● **Supplied data**
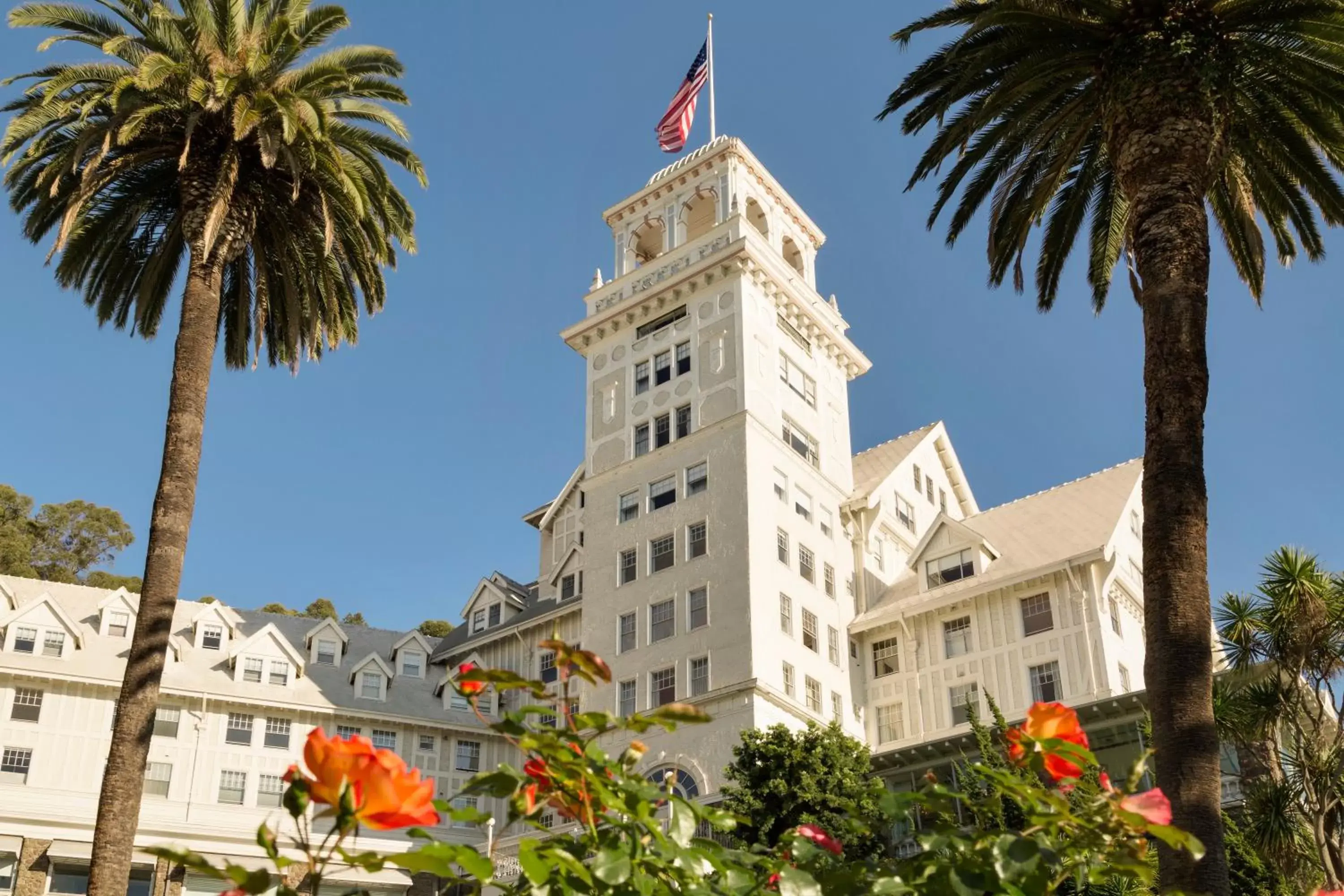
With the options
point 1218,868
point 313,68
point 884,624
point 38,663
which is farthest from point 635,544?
point 1218,868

● **Request**
Please copy the text of the entries above word for word, leaving out the pictures.

● **Task result**
With the options
point 1218,868
point 313,68
point 884,624
point 38,663
which is farthest from point 635,544?
point 1218,868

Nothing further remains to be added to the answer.